Flowers Gallery announced that British gallerist Angela Flowers died on 11th August 2023, at the age of 90. Angela Flowers, founder of Flowers Gallery, was a staunch supporter of contemporary art and artists, who pioneered an original and distinctive path through the British art scene for more than five decades.
On February 10, 1970 Angela Flowers opened her first eponymous gallery space in London on Lisle Street, above the Artists International Association (AIA), a cooperative of artists who offered the space rent-free in exchange for commission. From the beginning, Angela was dedicated to presenting the work of younger British artists, which she considered to be under-represented in the commercial galleries of the 1970s. Derek Hirst, Jeff Nuttall, Penelope Slinger, Ian Breakwell, Jeanne Masoero and Nancy Fouts were among the first artists shown in the space; and she presented the first solo exhibition by Tom Phillips in the initial year. Several artists whose work was featured at this time, including duo Boyd & Evans, David Hepher, and John Loker remain represented by the gallery today. The initial exhibitions also included Postcard Show, for which Angela commissioned original works of art to be made into postcards by artists including Joseph Beuys, David Hockney, Richard Hamilton and Peter Blake.
The gallery moved to Portland Mews, Soho in 1971, then to Tottenham Mews in 1978, where it remained for ten years. Angela Flowers continued her pioneering approach to championing under-acknowledged artists through iniatives such as the still-running programme Artist of the Day, in which participants are selected for a series of one-day exhibitions by a renowned contemporary artist. In 1988 the gallery added an east end venue, Flowers East in Hackney, which was at the time the largest commercial gallery space in London, expanding further in 1991, with two vast exhibition spaces to put on a programme of acclaimed thematic shows, such as The Thatcher Years, and Contemporary Portraits, in which Angela placed work by well-known and celebrated artists alongside emerging names. By 1989, her son Matthew Flowers, who had worked at the gallery since 1975 became Managing Director, working closely together. The east end space subsequently moved to Shoreditch in the 2000s alongside the opening of the current west end space on Cork Street, Mayfair.
From 1998 Flowers Gallery expanded internationally, opening in Los Angeles at Santa Monica’s Bergamot Station Arts Center. Its US operations moved to New York in 2003, initially uptown on Madison Avenue, and then in 2009 to Chelsea where it remained for 10 years. In 2020, a new space was opened in central Hong Kong to coincide with the 50 year anniversary of the gallery. During this half-century milestone, two London exhibitions (50 x 50 and Fifty Years) celebrated the gallery history of more than 900 exhibitions, and representation of more than 50 international artists and artist’s estates.
Alongside the galleries, Angela began staging seasonal exhibitions out of her longtime, beloved home in Rosscarbery, West Cork, Ireland in 1985, with an inaugural exhibition by William Crozier and subsequent shows by arists including Nicola Hicks.

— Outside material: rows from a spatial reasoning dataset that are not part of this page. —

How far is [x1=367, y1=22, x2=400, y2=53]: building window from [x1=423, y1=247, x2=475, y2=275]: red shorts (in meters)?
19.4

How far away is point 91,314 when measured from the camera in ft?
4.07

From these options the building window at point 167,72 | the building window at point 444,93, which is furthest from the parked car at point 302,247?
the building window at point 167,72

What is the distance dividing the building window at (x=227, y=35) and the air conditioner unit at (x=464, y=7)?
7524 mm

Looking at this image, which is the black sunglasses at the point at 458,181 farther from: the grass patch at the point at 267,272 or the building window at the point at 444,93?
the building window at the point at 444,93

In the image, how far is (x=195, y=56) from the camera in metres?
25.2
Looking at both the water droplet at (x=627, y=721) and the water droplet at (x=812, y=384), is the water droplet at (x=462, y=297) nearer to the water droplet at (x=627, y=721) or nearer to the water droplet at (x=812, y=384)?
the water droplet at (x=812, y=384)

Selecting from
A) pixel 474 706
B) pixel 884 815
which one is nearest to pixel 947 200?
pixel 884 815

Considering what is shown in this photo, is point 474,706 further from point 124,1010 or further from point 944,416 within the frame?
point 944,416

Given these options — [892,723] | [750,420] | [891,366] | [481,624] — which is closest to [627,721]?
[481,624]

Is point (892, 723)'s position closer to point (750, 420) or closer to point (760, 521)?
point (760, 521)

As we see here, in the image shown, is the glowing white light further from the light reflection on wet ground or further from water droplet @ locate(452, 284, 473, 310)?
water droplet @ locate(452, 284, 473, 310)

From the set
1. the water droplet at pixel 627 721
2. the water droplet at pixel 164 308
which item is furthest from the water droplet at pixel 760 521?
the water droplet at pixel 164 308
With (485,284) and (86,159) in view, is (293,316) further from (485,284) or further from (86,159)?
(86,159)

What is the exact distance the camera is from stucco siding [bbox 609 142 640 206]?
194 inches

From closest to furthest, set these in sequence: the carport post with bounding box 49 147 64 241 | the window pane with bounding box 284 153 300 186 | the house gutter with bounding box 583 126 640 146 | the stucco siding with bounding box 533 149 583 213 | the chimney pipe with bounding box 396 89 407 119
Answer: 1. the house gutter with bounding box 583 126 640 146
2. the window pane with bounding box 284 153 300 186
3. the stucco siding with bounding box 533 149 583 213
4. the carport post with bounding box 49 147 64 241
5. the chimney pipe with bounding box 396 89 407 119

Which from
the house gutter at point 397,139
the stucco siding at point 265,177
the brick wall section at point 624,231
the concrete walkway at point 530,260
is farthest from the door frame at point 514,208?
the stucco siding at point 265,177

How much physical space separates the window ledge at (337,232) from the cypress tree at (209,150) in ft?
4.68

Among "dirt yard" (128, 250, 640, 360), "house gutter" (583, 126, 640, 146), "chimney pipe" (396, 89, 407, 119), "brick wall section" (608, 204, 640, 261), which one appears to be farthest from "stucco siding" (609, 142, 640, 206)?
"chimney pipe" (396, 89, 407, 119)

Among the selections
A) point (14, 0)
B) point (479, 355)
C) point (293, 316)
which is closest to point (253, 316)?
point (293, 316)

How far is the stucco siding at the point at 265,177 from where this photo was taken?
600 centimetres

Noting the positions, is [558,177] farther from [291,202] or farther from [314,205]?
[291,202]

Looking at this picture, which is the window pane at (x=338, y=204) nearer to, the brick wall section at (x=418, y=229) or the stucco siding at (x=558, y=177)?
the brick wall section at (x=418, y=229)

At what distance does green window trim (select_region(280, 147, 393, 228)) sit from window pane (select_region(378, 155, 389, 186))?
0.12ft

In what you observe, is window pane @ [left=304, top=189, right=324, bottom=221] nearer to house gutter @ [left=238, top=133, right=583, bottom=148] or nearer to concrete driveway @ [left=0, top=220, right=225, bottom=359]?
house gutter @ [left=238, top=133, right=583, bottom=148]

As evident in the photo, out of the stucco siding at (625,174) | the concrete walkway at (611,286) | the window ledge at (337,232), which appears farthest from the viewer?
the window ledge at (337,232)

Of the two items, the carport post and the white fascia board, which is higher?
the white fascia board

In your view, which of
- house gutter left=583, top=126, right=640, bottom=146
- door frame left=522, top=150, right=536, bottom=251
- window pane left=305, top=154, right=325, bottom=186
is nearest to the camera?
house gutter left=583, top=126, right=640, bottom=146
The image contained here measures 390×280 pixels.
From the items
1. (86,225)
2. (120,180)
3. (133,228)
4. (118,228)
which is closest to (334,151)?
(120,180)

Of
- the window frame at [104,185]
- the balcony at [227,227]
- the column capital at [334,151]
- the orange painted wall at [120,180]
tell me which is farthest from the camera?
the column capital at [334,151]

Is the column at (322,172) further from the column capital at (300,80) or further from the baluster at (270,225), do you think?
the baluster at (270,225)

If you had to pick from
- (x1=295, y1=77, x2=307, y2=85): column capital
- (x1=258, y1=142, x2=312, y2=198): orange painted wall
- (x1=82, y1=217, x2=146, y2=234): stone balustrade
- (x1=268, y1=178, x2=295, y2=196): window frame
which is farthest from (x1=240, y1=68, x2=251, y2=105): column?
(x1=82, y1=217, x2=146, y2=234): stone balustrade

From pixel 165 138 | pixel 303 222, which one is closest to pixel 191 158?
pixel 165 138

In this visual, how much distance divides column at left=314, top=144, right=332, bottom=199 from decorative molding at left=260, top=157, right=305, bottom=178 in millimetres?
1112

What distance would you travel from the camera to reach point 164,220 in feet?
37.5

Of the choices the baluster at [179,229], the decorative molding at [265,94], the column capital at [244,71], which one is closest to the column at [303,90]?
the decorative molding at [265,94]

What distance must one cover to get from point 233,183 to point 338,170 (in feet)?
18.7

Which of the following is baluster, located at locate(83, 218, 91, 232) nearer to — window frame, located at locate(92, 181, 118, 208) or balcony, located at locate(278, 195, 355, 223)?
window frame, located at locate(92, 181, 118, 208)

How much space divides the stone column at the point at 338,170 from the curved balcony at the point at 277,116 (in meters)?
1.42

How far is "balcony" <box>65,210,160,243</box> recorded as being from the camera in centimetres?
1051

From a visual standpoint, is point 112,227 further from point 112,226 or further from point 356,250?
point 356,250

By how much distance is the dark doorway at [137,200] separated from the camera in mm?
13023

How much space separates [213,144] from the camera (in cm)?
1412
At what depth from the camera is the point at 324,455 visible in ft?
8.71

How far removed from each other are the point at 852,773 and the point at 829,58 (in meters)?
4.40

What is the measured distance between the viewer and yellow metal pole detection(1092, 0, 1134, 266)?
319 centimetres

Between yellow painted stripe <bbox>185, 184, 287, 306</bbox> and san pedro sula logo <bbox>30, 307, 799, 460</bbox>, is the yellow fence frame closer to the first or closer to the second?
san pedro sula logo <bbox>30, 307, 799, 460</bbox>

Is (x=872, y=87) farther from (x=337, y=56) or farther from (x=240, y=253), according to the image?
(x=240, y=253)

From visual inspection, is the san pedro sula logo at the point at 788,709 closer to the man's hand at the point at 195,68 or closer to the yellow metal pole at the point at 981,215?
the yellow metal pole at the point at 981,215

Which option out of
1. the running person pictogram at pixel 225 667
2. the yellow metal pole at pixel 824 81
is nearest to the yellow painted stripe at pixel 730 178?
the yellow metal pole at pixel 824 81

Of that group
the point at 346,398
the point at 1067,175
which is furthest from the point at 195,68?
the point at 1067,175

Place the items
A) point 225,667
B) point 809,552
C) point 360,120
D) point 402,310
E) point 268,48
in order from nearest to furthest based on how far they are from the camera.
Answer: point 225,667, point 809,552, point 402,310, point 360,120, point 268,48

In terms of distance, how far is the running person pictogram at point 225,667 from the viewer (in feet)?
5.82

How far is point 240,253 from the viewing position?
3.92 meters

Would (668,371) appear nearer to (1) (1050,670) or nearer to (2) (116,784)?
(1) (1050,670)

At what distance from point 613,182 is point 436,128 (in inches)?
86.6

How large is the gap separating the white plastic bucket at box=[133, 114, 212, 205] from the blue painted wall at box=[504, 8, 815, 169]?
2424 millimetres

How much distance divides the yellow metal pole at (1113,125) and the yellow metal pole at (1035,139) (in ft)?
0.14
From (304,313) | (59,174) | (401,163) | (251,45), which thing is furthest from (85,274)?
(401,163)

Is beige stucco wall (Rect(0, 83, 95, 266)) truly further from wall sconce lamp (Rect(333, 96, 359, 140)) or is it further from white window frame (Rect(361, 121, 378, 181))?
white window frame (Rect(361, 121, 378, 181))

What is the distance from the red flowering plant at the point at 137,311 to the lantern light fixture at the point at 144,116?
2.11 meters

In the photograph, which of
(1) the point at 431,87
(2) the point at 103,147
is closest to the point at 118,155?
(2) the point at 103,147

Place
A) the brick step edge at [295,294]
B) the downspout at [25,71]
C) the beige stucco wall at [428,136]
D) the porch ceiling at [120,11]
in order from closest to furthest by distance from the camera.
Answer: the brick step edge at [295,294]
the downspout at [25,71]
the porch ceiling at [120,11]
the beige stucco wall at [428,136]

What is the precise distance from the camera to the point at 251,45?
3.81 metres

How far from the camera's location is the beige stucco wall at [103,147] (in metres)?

The summer programme at Rosscarbery ran nearly every summer for 15 years, with occasional exhibitions produced until recent years.
Angela Mary Flowers (née Holland) was born in Croydon, UK in December 1932. She attended the Guildhall School of Music and Drama in London, and was an accomplished musician, with initial plans for a career as a singer. She married her first husband, the late portrait and advertising photographer Adrian Flowers in 1952, with whom she had four children Adam, Matthew, Francesca and Daniel; and subsequently married the late journalist Robert Heller in 2003, proposing to both Adrian and Bob on leap years. Angela and Bob had one daughter, Rachel Heller, who was born with Down’s syndrome in 1973. Angela devoted herself to Rachel, who is recognized as a talented artist in her own right, and they became life-long companions.
Angela was introduced to art collecting by her parents, who encouraged a visit to the studios of the artists of St. Ives in the 1950s. This ignited her passion for the work of living artists, and was the catalyst for a burgeoning collection of emerging art. Throughout her lifetime, she remained an avid supporter of artists, accumulating an extensive personal collection which filled the walls of every home she lived in. She was a fellow of the Royal College of Art, and a member of numerous exhibition juries and committees, including the executive committee of the Society of London Art Dealers, and the John Kobal foundation.
Angela Flowers is survived by her five children, thirteen grandchildren and three great-grandchildren.